Items from a dataset |
---+---

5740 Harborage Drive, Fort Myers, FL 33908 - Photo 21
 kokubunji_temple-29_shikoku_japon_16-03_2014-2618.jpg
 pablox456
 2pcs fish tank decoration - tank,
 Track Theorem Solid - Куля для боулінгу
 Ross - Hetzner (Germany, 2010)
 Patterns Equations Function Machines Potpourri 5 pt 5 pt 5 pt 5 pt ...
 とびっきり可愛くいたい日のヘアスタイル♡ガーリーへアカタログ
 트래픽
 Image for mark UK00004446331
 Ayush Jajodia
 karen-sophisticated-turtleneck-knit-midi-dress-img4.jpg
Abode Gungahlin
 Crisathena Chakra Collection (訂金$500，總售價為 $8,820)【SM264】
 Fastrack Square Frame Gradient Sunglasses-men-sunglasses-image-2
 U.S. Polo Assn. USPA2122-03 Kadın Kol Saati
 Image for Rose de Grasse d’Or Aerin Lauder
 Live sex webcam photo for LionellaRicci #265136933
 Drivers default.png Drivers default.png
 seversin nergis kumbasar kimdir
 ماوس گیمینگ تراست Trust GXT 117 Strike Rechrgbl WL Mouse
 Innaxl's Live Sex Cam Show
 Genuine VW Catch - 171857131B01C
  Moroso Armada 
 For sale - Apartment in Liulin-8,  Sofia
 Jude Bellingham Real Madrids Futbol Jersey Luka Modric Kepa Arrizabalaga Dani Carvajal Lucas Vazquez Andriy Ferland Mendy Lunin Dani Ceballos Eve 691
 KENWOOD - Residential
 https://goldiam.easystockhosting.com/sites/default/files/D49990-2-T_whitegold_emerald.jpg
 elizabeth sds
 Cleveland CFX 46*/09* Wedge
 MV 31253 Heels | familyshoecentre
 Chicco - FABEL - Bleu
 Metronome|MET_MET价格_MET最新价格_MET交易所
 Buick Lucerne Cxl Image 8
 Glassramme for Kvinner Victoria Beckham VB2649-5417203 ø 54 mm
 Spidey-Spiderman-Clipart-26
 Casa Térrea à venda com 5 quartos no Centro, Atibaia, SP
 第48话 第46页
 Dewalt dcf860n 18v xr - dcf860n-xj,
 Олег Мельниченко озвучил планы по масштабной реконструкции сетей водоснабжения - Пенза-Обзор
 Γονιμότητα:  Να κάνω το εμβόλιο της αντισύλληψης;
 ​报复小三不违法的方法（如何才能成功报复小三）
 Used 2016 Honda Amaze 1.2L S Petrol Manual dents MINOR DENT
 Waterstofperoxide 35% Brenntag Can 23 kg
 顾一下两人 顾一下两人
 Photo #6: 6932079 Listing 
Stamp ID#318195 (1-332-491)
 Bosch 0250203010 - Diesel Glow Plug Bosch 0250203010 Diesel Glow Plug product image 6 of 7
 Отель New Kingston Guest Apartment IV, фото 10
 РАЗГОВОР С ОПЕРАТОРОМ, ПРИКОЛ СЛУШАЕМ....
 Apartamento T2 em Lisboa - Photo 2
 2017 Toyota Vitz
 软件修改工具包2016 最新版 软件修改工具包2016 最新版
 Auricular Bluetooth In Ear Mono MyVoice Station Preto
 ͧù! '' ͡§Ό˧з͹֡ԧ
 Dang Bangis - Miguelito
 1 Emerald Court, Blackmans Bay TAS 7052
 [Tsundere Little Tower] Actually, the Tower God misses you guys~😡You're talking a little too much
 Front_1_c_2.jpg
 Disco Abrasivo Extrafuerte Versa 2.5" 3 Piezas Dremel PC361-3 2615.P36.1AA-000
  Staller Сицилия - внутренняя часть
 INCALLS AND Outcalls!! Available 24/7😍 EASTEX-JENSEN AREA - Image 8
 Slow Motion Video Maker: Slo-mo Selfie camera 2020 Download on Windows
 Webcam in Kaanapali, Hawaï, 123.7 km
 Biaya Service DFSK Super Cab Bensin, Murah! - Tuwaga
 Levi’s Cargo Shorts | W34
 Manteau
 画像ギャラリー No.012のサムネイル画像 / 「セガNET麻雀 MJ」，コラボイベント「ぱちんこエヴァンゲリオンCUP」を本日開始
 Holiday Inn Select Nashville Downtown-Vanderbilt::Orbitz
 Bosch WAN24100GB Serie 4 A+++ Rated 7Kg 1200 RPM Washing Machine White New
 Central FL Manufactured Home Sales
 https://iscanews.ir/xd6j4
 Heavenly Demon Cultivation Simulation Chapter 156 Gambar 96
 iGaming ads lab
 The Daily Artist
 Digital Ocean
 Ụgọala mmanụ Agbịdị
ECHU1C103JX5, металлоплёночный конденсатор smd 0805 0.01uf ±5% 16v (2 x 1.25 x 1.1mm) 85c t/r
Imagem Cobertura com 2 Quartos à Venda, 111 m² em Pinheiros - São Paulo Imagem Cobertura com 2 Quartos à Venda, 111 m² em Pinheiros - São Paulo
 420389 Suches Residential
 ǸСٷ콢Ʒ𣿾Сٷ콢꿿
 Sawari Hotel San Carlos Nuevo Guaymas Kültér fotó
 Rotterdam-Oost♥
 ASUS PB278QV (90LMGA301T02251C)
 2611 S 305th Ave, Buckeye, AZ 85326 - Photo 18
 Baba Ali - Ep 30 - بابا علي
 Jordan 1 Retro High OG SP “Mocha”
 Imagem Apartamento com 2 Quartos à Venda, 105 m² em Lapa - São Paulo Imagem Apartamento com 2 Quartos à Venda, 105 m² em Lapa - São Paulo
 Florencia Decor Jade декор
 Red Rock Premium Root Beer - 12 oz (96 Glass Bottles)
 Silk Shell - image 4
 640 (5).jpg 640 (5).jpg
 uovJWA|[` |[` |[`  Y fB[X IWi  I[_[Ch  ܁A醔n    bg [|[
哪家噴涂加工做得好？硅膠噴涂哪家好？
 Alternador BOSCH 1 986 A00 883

---+---

Assignment |
Scan the records for the word "Imagem", and copy each line where it is found.

Response for this exercise |
Imagem Cobertura com 2 Quartos à Venda, 111 m² em Pinheiros - São Paulo Imagem Cobertura com 2 Quartos à Venda, 111 m² em Pinheiros - São Paulo
 Imagem Apartamento com 2 Quartos à Venda, 105 m² em Lapa - São Paulo Imagem Apartamento com 2 Quartos à Venda, 105 m² em Lapa - São Paulo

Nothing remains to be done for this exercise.